Era verdad, mi mamá no respiraba, no me saludó, no me dijo “mi bebé”. Ella, la inmortal, había muerto.

Hace días escuché a alguien que dijo que la muerte suele ser una gran maestra y creo que tiene razón. Me enseñó y aprendí con su partida el real significado del te extraño mamá, aprendí que una madre no necesita obsequios, basta con que le “regalemos” un poco, sólo un poco de nuestro tiempo para su felicidad completa. También aprendí que ella no había muerto, que mientras yo respire seguirá viva, conmigo… como siempre.

Pregunta: ¿por qué estas líneas?

Quisiera creer que alguien va a leerlas y quizás se permita recapacitar para que el tiempo, ese verdugo implacable e impiadoso, le permita “devolver” algo de ese amor que –naturalmente- tiene ese regalo de Dios, que es una mamá y que en esas cuatro letras contiene el nombre de todas.

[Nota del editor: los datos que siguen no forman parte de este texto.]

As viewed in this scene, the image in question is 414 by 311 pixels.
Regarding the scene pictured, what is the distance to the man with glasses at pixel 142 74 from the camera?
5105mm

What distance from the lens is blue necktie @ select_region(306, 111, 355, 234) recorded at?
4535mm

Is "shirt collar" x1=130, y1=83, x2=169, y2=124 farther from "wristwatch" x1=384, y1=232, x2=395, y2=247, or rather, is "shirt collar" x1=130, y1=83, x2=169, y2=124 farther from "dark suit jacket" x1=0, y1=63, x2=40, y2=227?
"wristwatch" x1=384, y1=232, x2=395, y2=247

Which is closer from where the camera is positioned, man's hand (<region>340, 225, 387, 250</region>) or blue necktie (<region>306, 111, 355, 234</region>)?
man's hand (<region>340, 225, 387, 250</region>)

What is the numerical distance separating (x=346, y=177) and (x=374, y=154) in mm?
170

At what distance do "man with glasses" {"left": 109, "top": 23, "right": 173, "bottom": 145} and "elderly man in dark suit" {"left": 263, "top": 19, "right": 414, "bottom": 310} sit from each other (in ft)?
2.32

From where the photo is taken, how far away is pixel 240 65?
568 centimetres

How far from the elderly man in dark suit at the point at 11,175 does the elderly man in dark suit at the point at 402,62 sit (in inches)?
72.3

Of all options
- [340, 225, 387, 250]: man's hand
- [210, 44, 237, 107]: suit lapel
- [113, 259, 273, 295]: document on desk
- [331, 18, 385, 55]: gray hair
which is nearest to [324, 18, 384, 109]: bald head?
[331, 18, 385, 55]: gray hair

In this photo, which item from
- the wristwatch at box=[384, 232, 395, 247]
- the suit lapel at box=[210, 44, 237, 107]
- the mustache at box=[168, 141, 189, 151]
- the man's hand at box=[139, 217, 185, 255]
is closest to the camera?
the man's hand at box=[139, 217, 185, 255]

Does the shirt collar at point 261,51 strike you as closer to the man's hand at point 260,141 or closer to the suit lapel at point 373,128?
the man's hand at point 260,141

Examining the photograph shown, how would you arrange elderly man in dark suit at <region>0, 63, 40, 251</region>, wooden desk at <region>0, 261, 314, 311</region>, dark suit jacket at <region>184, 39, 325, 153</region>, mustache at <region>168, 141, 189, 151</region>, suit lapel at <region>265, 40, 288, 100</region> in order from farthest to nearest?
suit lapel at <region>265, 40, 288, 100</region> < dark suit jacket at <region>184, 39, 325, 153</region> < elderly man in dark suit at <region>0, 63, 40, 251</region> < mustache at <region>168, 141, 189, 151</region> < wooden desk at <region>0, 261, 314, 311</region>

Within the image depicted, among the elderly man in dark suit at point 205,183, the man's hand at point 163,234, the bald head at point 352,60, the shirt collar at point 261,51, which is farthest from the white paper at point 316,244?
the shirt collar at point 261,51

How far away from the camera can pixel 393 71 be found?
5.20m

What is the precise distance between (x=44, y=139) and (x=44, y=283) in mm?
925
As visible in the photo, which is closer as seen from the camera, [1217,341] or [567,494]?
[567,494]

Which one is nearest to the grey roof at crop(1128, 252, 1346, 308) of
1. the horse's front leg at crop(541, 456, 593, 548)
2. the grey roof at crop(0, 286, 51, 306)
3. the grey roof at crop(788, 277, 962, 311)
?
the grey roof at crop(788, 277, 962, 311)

Estas líneas también llevan el saludo, la admiración y el respeto para las madres que a veces cumplen con el doble rol de madre-padre o viceversa, para las mamás de corazón, donde también está ella, mi madre.

Perdón, no tuve su generosidad, y hoy es tarde, pero no tanto porque soy y somos con mis hermanos –creo- lo mejor de ella.